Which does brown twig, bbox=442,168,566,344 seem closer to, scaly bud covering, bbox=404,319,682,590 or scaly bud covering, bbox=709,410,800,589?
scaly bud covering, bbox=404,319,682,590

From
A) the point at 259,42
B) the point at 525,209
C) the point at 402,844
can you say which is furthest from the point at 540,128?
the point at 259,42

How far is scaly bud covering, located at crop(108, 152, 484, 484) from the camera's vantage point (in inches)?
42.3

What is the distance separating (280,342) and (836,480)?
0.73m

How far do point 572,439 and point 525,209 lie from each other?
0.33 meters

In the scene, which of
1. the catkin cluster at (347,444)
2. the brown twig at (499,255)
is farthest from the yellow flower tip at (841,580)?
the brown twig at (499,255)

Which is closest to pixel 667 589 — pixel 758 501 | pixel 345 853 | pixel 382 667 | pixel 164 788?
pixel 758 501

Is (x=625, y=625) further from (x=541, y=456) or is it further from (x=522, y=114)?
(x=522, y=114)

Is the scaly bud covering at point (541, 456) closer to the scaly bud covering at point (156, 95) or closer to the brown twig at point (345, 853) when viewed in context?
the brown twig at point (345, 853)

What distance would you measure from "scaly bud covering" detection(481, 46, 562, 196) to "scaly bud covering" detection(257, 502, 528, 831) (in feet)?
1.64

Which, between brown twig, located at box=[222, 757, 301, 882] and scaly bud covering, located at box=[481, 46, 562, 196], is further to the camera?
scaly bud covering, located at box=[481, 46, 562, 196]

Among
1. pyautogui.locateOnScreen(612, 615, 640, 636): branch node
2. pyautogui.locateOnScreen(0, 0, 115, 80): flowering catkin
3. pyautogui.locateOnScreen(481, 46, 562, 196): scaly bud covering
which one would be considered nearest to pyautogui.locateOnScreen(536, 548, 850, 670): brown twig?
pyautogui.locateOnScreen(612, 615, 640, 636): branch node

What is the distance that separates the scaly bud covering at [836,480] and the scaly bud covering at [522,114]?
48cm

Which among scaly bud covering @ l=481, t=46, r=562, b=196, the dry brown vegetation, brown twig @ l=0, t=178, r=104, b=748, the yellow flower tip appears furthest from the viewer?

* * * * *

**TASK DIRECTIONS**
Can you give all the items above again with "yellow flower tip" replaced by "yellow catkin tip" and everything else left the same?

**EXPECTED ANSWER**
Which does brown twig, bbox=442,168,566,344 seem closer to, scaly bud covering, bbox=404,319,682,590 or scaly bud covering, bbox=709,410,800,589?
scaly bud covering, bbox=404,319,682,590

From
A) the point at 259,42
B) the point at 525,209
C) the point at 402,844
can you say which is furthest from the point at 540,128?
the point at 259,42

How far is scaly bud covering, located at crop(108, 152, 484, 484) from the camera's vantage point (in inches)?
42.3

What is the distance separating (280,342) and (836,480)?
0.73m

How far do point 572,439 and point 525,209 lie from each other?
0.33 meters

In the scene, which of
1. the catkin cluster at (347,444)
2. the brown twig at (499,255)
is farthest from the yellow catkin tip at (841,580)?
the brown twig at (499,255)

Which is closest to pixel 667 589 — pixel 758 501 | pixel 345 853 | pixel 382 667 | pixel 164 788?
pixel 758 501

Is (x=625, y=625) further from (x=541, y=456) or is it further from (x=522, y=114)?
(x=522, y=114)

Is the scaly bud covering at point (541, 456) closer to the scaly bud covering at point (156, 95) or closer to the brown twig at point (345, 853) when viewed in context?
the brown twig at point (345, 853)

What distance would you measure from "scaly bud covering" detection(481, 46, 562, 196) to "scaly bud covering" detection(257, 502, 528, 831) (in feet)?
1.64

Which, between brown twig, located at box=[222, 757, 301, 882] and scaly bud covering, located at box=[481, 46, 562, 196], is further to the camera?
scaly bud covering, located at box=[481, 46, 562, 196]

Among
1. pyautogui.locateOnScreen(612, 615, 640, 636): branch node
2. pyautogui.locateOnScreen(0, 0, 115, 80): flowering catkin
3. pyautogui.locateOnScreen(481, 46, 562, 196): scaly bud covering
which one would be considered nearest to pyautogui.locateOnScreen(536, 548, 850, 670): brown twig?
pyautogui.locateOnScreen(612, 615, 640, 636): branch node

What is the distance that separates the scaly bud covering at [836,480] and the scaly bud covering at [522,114]?
48cm

Which among scaly bud covering @ l=481, t=46, r=562, b=196, the dry brown vegetation, brown twig @ l=0, t=178, r=104, b=748, the yellow catkin tip appears furthest from the viewer?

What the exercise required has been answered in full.